* **WRITTEN REQUEST**
Copy out the material from the line containing "What is the distance reading" through the end, inclusive, substituting "viewpoint" for "camera" and changing nothing else.

* **EXERCISE DATA**
Begin
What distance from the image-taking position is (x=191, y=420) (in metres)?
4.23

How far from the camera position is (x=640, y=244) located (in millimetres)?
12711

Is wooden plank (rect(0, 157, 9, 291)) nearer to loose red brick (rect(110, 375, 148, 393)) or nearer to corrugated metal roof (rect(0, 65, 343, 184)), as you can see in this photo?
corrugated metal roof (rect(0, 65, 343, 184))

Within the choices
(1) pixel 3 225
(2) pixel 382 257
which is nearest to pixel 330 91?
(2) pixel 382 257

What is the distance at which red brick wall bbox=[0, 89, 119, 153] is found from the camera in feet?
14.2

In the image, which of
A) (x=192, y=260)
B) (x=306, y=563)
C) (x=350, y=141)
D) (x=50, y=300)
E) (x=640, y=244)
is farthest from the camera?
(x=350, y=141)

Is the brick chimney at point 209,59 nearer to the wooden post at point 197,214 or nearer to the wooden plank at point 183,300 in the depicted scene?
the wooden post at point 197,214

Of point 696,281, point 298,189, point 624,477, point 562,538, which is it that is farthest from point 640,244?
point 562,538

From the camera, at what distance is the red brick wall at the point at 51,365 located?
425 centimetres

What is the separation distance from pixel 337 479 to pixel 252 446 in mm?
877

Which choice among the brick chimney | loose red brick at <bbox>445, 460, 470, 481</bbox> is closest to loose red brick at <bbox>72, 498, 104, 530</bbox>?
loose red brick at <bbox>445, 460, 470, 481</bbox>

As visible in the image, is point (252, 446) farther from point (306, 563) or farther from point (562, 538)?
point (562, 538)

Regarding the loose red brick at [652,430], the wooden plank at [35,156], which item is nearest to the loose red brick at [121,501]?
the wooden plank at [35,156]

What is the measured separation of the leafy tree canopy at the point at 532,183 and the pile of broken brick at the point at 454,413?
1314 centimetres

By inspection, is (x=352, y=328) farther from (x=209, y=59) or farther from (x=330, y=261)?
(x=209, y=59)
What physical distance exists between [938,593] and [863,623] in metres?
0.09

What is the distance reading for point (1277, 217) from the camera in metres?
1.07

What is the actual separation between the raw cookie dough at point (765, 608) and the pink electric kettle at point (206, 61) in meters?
End
* **RESULT**
What is the distance reading for point (1277, 217) from the viewpoint in metres?
1.07

What is the actual separation between the raw cookie dough at point (765, 608) and the pink electric kettle at point (206, 61) in meters?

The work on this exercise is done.